The doctor tells you to use allergy proof bedding because it protects you from allergens that are too small to be seen. Dust mites, dust mite feces, bits of pollen and animal allergens collect in and on fiber surfaces. Your mattress, pillows, duvet or comforter are all places for allergens to collect.
Allergy proof bedding puts a barrier between you and the allergens. If you can’t breathe the allergen, it won’t make you sick.
As long as you wash your sheets every 7 days in 140ºF water, allergens won’t build up on top of your allergy covers. The special zippered covers and the hot water washing keep the allergens at bay.
So, now we understand why we need allergy-proof bedding, but what is it that makes bedding allergy proof?
There are two ways to approach making a fabric allergy-proof: laminate it or weave it tightly.
Laminated fabrics are just a traditional bed linen fabric that has been bonded to a material that makes the fabric impenetrable to allergens. These fabrics can be cotton, synthetic, or a blend of the two. It’s not the fabric that is allergy-proof, it’s the laminated backing. The laminate is some form of plastic. Heats bonds the plastic to the fabric. Laminated fabrics don’t depend on the fabric to provide protection; they rely on the laminate. Laminates don’t have a pore size.
Microweave fabrics provide a barrier that allergens can’t get through. That’s because they have a very tight weave. The space between the fibers used to weave the fabric is the pore size. The larger the pore size, the more allergens that can get through. The smaller the pore size, the more particles the fabric can stop.
Effective Pore Sizes
The pore size is determined by how tightly the fabric is woven. Natural fibers like cotton are not very strong. You can’t weave cotton tightly. Polyester is a very strong fiber. It’s perfect for tight microweaves.
Allergy proof bedding with the smallest pore size will be all polyester. All cotton allergy proof bedding will have a larger pore size. Cotton/polyester blends are in the middle when it comes to pore sizes.
Dust mite fecal matter and/or body parts (we don’t actually breathe in whole dust mites) are as large as 10 microns. Pet allergen and mold spores are about 3 microns. In order for a microweave mattress encasing to be effective against dust mites it needs a pore size of 10 microns or less and 3 microns or less to be effective against mold and dander.

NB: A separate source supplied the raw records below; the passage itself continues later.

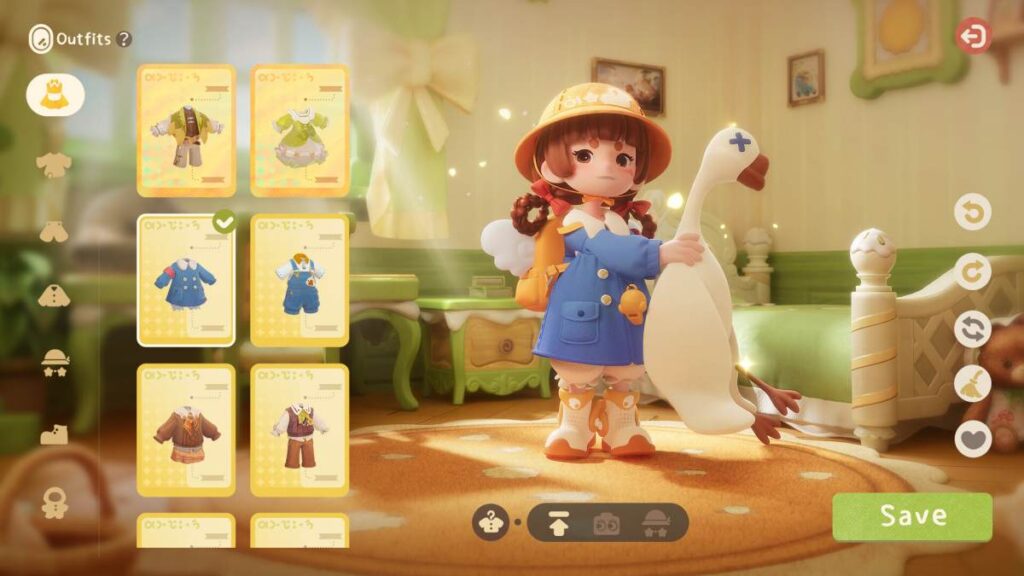 Animula Nook เริ่มทดสอบ Alpha Test ครั้งแรก 19 มี.ค. นี้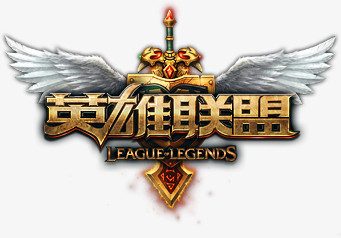 其是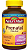 Nature Made Prenatal Multivitamin Dietary Supplement Tablets - Imagem 1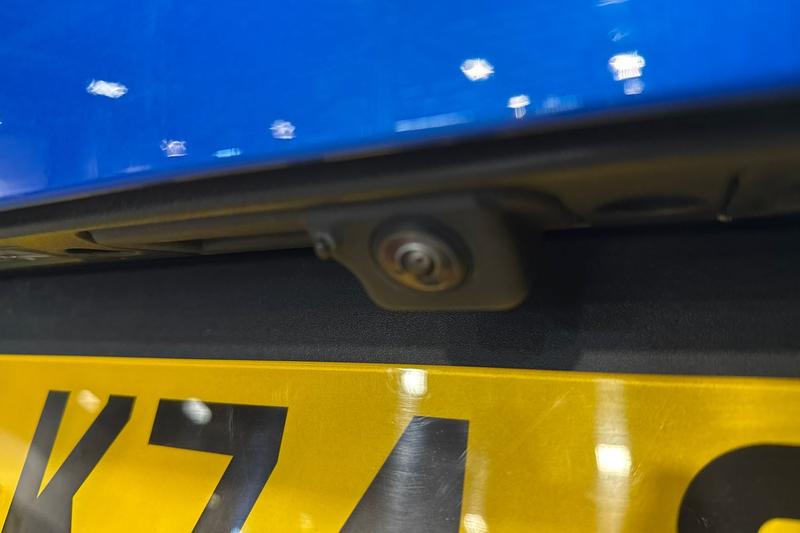 Used Ford Explorer 2024 for sale - 77161112: Photo 43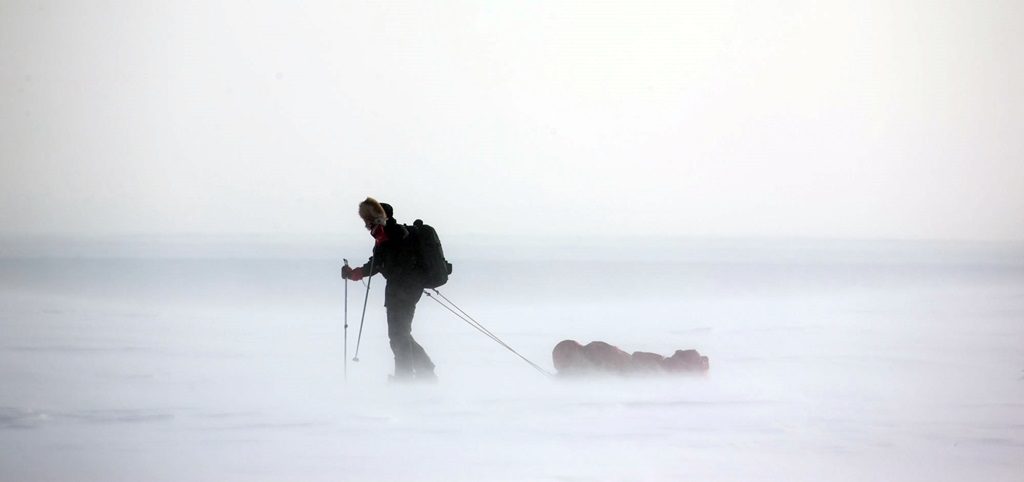 TrueSouth-Antarctica-02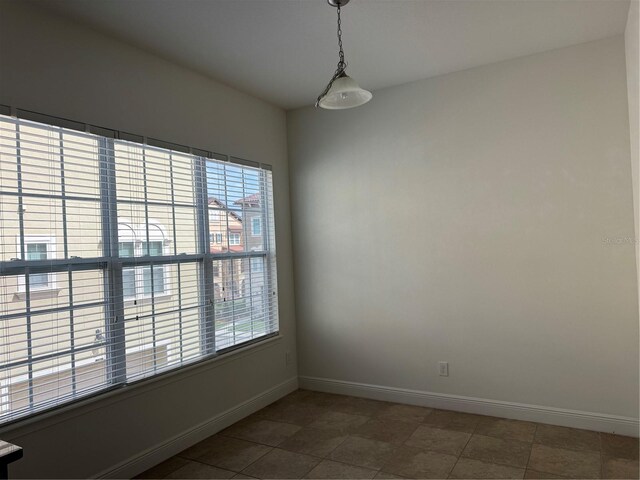 2205 W Lobelia Dr, Lake Mary, FL 32746 - photo 5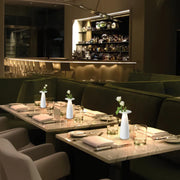 Flora Rechargeable Table Lamp - Lighting.co.za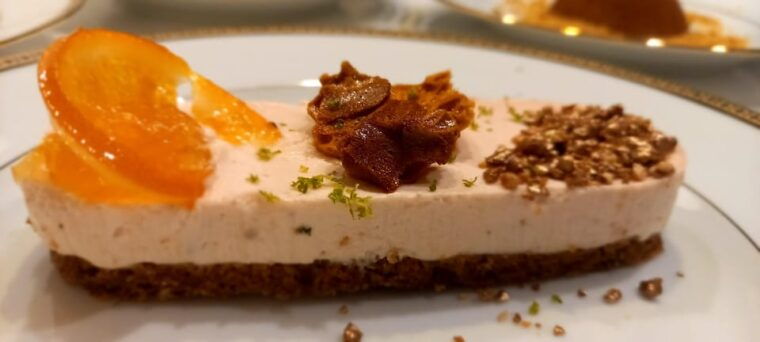 luxury-private-chef-service-at-home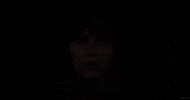 Driving Scarlett Johansson GIF by Tech Noir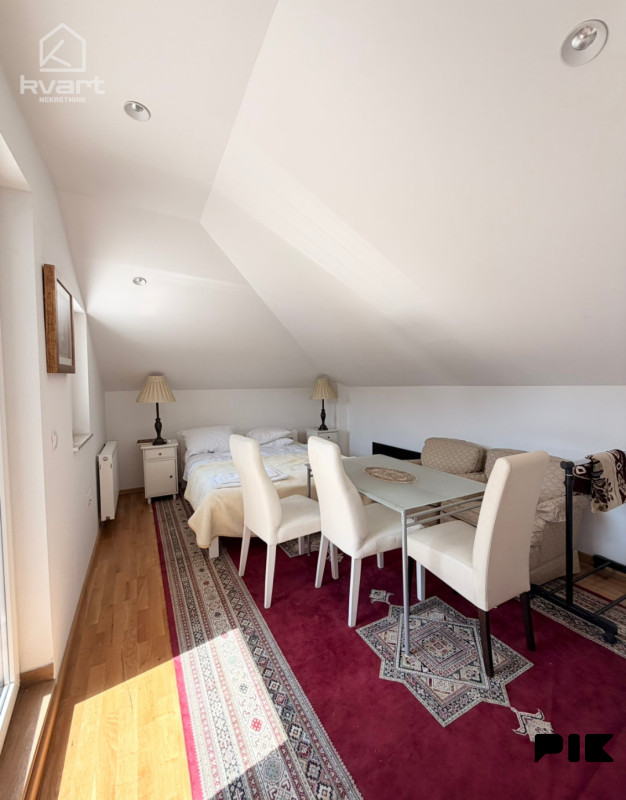 Kuća Sarajevo - Stari Grad 300m2 | Kvart Nekretnine 10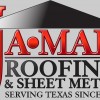 Affordable Austin Roofing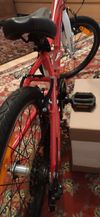 Specialized Hotrock 20 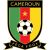 Cameroon A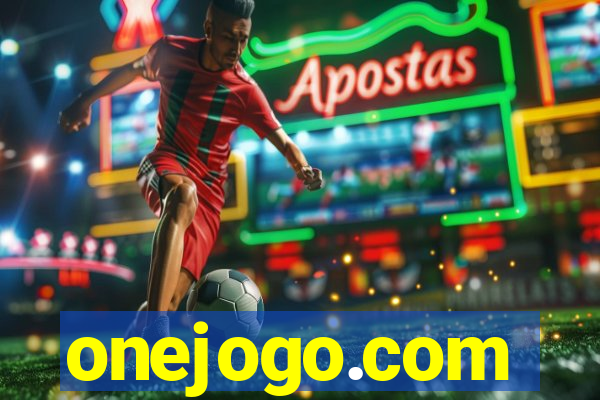 onejogo.com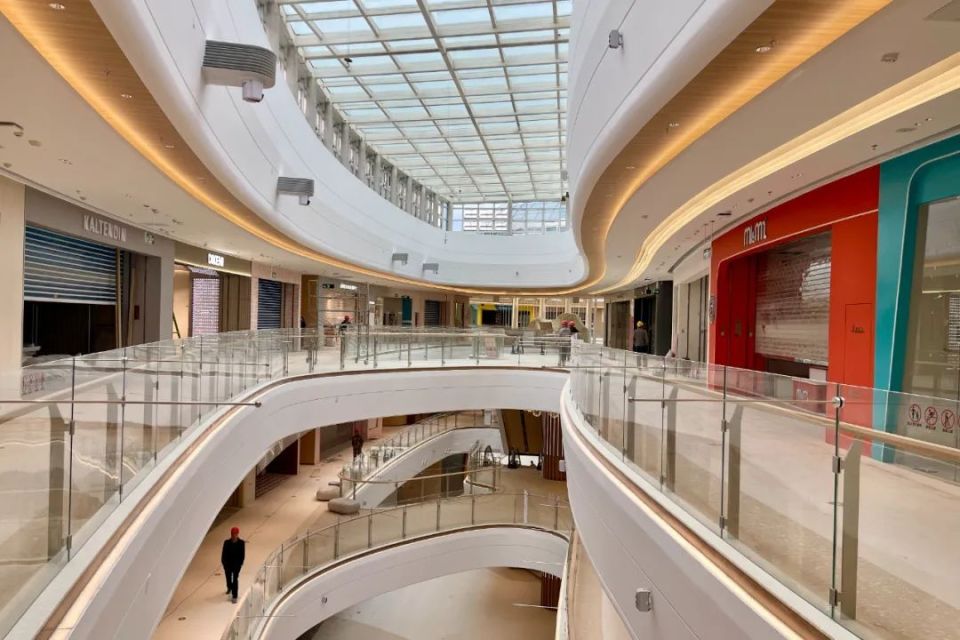 汇嘉时代（603101）涨停原因及市场前景分析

With that being said, all laminated mattress encasings are effective against dust mite, animal dander and mold allergens because they are a total barrier. They are water-proof too.
Differences in Allergy Proof Bedding
Microweaves and laminates are both effective in protecting against allergens. Which one you choose boils down to personal preference and budget.
Laminates are waterproof, microweaves are not.
Microweaves are generally cooler than laminated fabrics.
Laminated fabrics usually cost less.
Both fabrics require special care when washing. You can’t use high temperatures or chlorine bleach on laminates. Microweaves need gentle agitation to protect the weave.